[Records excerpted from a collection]
*** Begin section ***

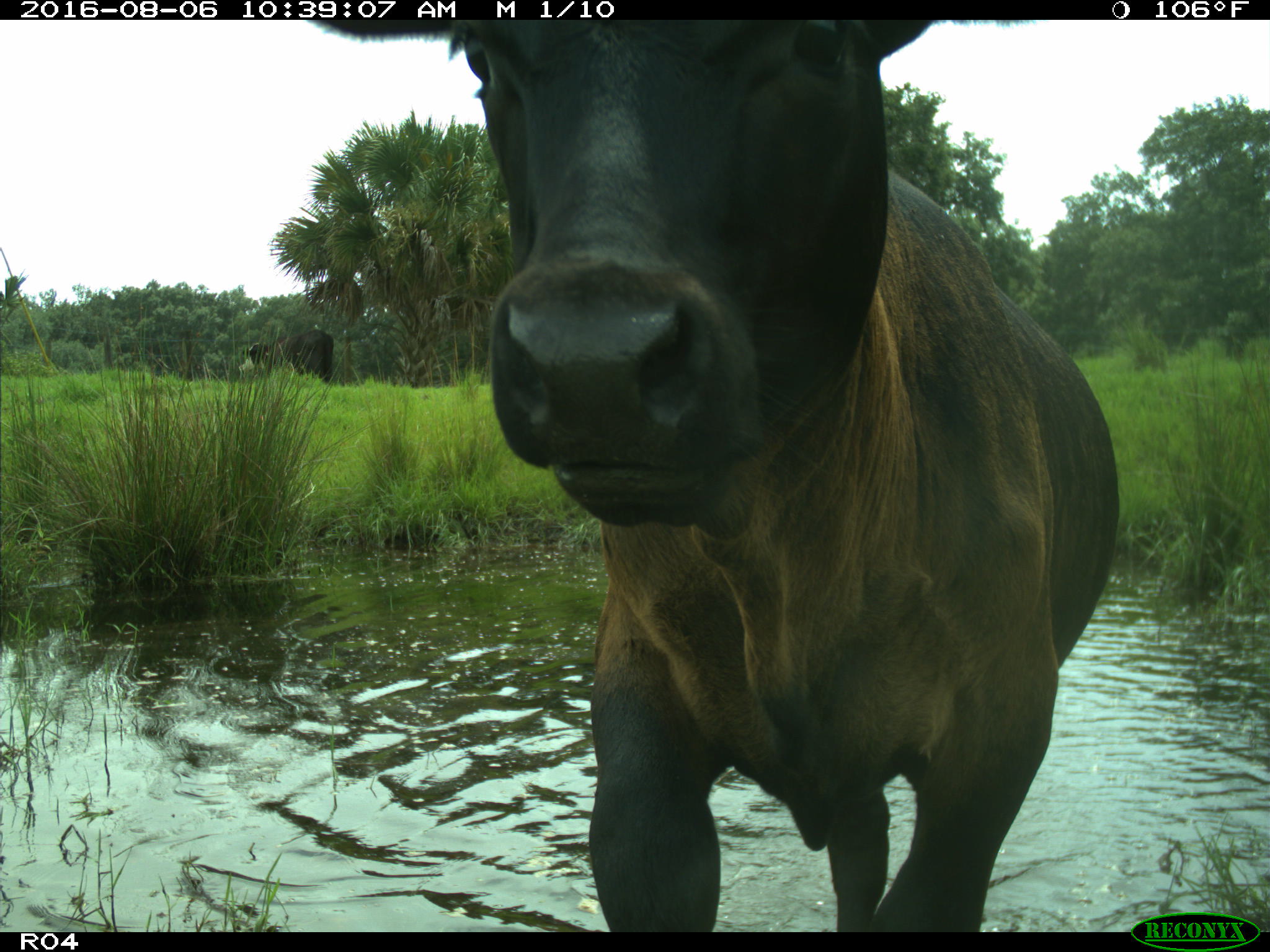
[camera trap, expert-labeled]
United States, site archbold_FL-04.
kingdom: Animalia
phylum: Chordata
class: Mammalia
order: Artiodactyla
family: Bovidae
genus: Bos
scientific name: Bos taurus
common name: domestic cow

*** End section ***

*PROBLEM DESCRIPTION:*
Nothing but the text is wanted: repeat the data above exactly, without its images.

*EXERCISE RESULT:*
[camera trap, expert-labeled]
United States, site archbold_FL-04.
kingdom: Animalia
phylum: Chordata
class: Mammalia
order: Artiodactyla
family: Bovidae
genus: Bos
scientific name: Bos taurus
common name: domestic cow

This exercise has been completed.